John Payne, Noted Affordable Housing and Land Use Scholar and Beloved Teacher, Dies
John M. Payne, Board of Governors Distinguished Service Professor at Rutgers School of Law–Newark and key participant in the Mt. Laurel cases, died today of brain cancer at Rosary Hill Home in Hawthorne, NY. He was 67 years old. Services are private. A memorial service will be held at the law school in the fall.
“John Payne was an extraordinarily creative, thoughtful, dedicated, and socially responsible teacher, lawyer and scholar,” said Dean Stuart L. Deutsch. “His leadership and advocacy in the housing reform and historic preservation movements together with his devotion to the advancement of Rutgers Law School and the University enriched Rutgers, the state, and the nation.”
For more than 20 years Professor Payne was the key intellectual force as well as a leading lawyer in the Mt. Laurel cases, which established the requirement that growing suburban communities include provisions for low and moderate income housing in their zoning regulations. His nationally recognized Mt. Laurel work led to a reconceptualization of the field of housing law and a shift in thinking from a world in which there was no right to housing opportunity to one in which decent shelter is considered a fundamental right.
Professor Payne was also a driving force for historic preservation in New Jersey and critical to protecting the work and legacy of American architect Frank Lloyd Wright. He was a former president of the national Frank Lloyd Wright Building Conservancy and former director of Preservation New Jersey, the New Jersey partner of the National Trust for Historic Preservation.

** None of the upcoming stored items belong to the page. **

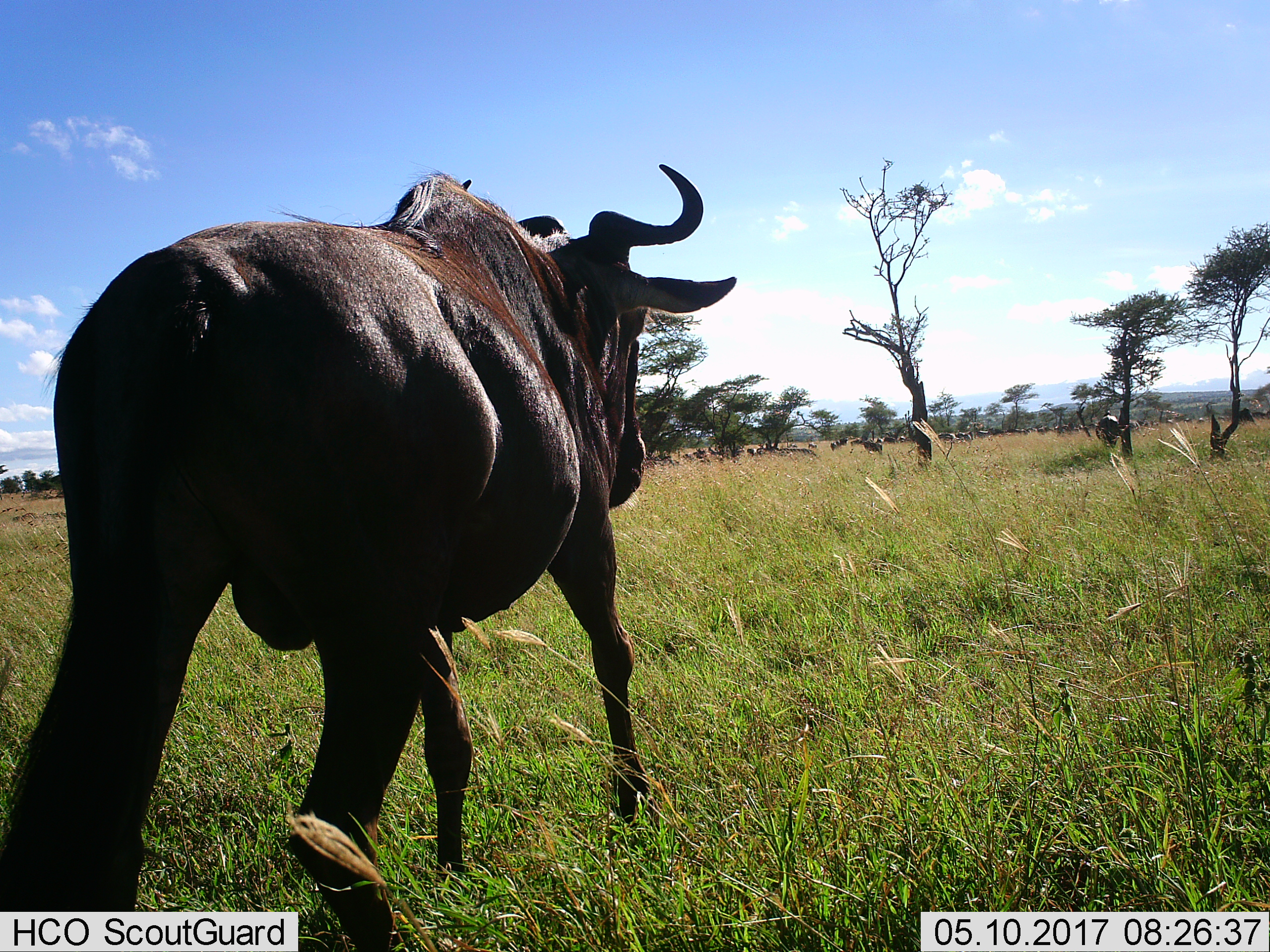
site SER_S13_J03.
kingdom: Animalia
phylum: Chordata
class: Mammalia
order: Artiodactyla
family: Bovidae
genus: Connochaetes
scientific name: Connochaetes taurinus taurinus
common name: blue wildebeest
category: wildebeestblue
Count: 11-50.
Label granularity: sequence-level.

As an academic, Professor Payne wrote and lectured extensively. In addition to his Mt. Laurel writing and articles on housing and historic preservation issues, he co-edited one of the most highly respected and widely-used casebooks on land development and land use law (Planning and Control of Land Development, 7th ed., 2008, with Daniel Mandelker et al.).
Professor Payne joined the Rutgers faculty in 1971. He served as Associate Dean from 1976 to 1981 and from 1986 to 1991, and chaired most standing committees and special committees at the law school. He received his B.A. from Yale and his J.D. from Harvard.